« LE TRAITEMENT DE LA NUIT », par Évelyne de la Chenelière aux Éditions THÉÂTRALES

Une pièce étonnante, dans la lignée des questionnements formels actuels sur la forme et le langage, par une autrice et comédienne canadienne.

Disons-le tout de suite, cette pièce n’est pas un drame – au sens propre – puisque « Drama » signifie action et qu’ici, il s’agit de tout autre chose.

Quatre personnages : Léna, Bernard, Viviane et Jérémie, une fille, ses parents et un intrus, tour à tour jardinier, fils adoptif et amoureux de Léna. L’approximation de son statut dit déjà la particularité de ce théâtre déroutant et passionnant à la fois.

Dans Le Traitement de la Nuit de Évelyne de la Chenelière, douze scènes se succèdent posant les personnages, les décrivant dans leurs stéréotypes, leurs formules langagières souvent creuses, leurs attitudes sociales bien-pensantes. Il est clair qu’il s’agit plus ici d’interroger le langage que d’évoquer un événement – lequel a eu lieu, néanmoins.

Viviane et Bernard dînent avec quelques amis, sur une terrasse au soleil couchant. Cette situation revient en boucle : « Bon appétit, tout le monde », « vous avez vu ce beau coucher de soleil ? » banalité d’un quotidien conformiste et bien élevé. Et sur le même ton à la fois léger et posé, sont évoqués : la taille de la propriété, l’importance de la végétation, le rôle du jardinier, le caractère de leur fille Léna.

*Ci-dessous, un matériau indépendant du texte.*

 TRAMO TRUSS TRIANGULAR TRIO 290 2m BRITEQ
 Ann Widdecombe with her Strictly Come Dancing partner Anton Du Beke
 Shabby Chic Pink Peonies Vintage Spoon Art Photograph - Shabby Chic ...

Cependant, tout fluctue. Le jardinier devient paysagiste, repris de justice, enfant maltraité ne pouvant affronter la lumière du jour… la maîtresse de maison se révèle dépressive au point de s’endormir « dans » son assiette dès que le soleil disparaît, le père aime conduire sa Mercedes la nuit et revivre ad libitum les moments d’intimité vécus avec son propre père. Quant à Léna, enfant fugueuse, mais qui revient toujours, elle porte sur la famille un regard froid, critique, sans pour autant faire scandale, car, ce qui semble le plus important pour ses parents, c’est « faire comme si de rien n’était ». À partir de là, toute révolte devient impossible.

Au fil de cet interminable dîner – à moins qu’il s’agisse de plusieurs soirs similaires – ce sont les mots qui tiennent le haut du pavé (si j’ose dire) et ces mots ne sont pas là pour raconter les actes ou les événements comme dans la tragédie classique, ils sont là pour eux-mêmes, ce qui donne un caractère flottant à la situation, car certaines phrases reviennent, insistent, se modifient sans jamais se stabiliser vraiment. Ainsi en va-t-il de l’enfance du père centrée sur les promenades nocturnes en voiture « pour voir les lumières » afin de constater que la vie continue pendant qu’on dort. Ainsi également du statut de Jérémie qui oscille entre victime et bourreau. Ainsi de Léna qui lâche les phrases terribles sur le ton de la pire banalité. Les mots, donc, centres de ce théâtre, mais incapables de dire le tragique et la mort, ravalés qu’ils sont au rang de lieux communs rapportant des faits divers. Le rêve lui-même n’échappe pas à l’impuissance : il est banal, sans intérêt et le cauchemar, c’est justement qu’il ne sert à rien, puisqu’il ressemble à la vie. « Je voudrais rêver depuis une autre tête » dit Viviane.

Le rêve lui-même n’échappe pas à l’impuissance : il est banal, sans intérêt et le cauchemar, c’est justement qu’il ne sert à rien, puisqu’il ressemble à la vie. « Je voudrais rêver depuis une autre tête » dit Viviane.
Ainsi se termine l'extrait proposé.